Yancey M K, Richards D S
Department of Obstetrics and Gynecology, College of Medicine, University of Florida, Gainesville.
Obstet Gynecol. 1993 May;81(5 ( Pt 2)):847-9.
Unilateral pulmonary agenesis is a rare anomaly that has a relatively frequent association with other congenital malformations. Prognosis depends in part upon associated anomalies and whether the right or left lung is involved. The prenatal sonographic findings of this defect share some similarities with those of other intrathoracic lesions or congenital diaphragmatic hernia.

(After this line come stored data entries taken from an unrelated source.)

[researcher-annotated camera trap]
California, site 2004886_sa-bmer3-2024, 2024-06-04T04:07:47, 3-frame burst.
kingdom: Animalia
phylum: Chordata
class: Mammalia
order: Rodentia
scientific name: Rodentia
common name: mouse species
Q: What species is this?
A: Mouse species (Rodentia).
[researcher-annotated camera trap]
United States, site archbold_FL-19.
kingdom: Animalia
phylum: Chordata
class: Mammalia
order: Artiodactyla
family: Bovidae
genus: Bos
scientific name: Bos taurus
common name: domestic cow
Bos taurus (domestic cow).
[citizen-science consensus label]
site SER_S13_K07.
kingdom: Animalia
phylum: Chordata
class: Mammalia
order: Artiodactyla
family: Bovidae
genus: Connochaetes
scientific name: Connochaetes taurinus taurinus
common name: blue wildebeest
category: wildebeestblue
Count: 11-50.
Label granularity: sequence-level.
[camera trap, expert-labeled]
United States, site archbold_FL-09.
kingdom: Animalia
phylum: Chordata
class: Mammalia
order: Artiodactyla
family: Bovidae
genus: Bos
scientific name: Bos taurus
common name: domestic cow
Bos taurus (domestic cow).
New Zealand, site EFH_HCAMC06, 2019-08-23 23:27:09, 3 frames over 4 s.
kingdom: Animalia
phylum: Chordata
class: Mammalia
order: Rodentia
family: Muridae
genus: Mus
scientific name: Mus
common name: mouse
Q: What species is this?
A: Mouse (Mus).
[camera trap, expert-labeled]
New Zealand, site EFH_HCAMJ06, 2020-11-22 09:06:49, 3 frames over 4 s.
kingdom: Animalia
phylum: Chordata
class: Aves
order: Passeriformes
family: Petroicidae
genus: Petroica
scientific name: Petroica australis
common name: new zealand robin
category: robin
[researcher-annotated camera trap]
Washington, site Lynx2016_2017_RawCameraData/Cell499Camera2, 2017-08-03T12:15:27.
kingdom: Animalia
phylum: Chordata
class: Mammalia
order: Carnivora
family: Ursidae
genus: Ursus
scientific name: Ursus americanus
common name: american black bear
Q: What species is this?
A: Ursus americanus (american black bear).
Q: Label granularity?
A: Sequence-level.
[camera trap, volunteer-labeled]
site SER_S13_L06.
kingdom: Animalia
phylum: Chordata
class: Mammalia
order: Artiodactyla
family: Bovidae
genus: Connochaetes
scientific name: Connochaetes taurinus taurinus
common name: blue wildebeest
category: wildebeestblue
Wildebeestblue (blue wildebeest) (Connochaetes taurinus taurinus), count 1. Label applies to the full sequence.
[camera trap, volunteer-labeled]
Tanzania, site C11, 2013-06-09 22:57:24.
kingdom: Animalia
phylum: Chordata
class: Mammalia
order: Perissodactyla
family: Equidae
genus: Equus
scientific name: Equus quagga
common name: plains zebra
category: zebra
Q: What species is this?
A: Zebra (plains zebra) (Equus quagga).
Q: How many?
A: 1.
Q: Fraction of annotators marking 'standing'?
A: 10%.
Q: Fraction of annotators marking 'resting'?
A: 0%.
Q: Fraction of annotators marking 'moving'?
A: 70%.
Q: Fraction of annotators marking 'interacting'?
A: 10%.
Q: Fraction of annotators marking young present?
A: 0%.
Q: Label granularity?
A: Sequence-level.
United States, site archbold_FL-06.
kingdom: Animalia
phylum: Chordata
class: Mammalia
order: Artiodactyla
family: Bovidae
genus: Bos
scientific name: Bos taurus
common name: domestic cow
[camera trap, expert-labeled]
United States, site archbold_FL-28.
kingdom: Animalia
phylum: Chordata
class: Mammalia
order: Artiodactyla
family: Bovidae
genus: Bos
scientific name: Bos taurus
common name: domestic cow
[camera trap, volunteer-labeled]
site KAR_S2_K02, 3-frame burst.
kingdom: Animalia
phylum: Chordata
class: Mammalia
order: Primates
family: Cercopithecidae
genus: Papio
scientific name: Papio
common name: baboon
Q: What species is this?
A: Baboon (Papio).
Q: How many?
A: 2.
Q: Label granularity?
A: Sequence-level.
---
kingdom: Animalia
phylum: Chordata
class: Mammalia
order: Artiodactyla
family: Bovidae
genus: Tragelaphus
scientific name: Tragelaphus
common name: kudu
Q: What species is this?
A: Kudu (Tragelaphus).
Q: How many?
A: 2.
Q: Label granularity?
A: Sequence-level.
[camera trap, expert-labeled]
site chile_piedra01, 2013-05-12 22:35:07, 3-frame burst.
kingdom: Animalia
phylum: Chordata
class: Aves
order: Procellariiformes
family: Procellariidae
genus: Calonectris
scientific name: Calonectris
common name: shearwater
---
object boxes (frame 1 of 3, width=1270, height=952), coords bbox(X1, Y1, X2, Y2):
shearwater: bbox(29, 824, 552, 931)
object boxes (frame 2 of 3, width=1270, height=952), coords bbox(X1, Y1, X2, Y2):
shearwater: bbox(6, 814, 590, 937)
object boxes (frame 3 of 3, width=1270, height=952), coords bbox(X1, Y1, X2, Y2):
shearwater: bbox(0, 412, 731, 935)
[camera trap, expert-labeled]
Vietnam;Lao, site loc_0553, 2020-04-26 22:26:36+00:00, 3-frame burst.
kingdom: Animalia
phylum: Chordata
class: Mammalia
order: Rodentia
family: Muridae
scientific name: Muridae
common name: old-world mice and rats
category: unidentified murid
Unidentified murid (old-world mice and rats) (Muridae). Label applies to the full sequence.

Our patient had a twin gestation complicated by early discordant growth and hydramnios. The smaller fetus had cardiac dextroposition, abnormally echogenic left lung tissue, and a flattened but clearly visible left hemidiaphragm. No abdominal viscera were seen in the thoracic cavity. Postnatally, this infant was found to have agenesis of the right lung, a tracheoesophageal fistula, and pyloric stenosis.
The diagnosis of unilateral pulmonary agenesis should be considered in a fetus with the sonographic findings of a shift of the mediastinal structures, echogenic lungs, and an intact diaphragm.
单侧肺发育不全是一种罕见的异常情况,常与其他先天性畸形相关。预后部分取决于相关畸形以及受累的是右肺还是左肺。该缺陷的产前超声检查结果与其他胸腔内病变或先天性膈疝的检查结果有一些相似之处。
我们的患者怀有双胎妊娠,并发早期生长不一致和羊水过多。较小的胎儿有心脏右位、左肺组织回声异常增强以及扁平但清晰可见的左半膈。胸腔内未见腹腔脏器。出生后,该婴儿被发现患有右肺发育不全、气管食管瘘和幽门狭窄。
对于超声检查发现纵隔结构移位、肺回声增强且膈肌完整的胎儿,应考虑单侧肺发育不全的诊断。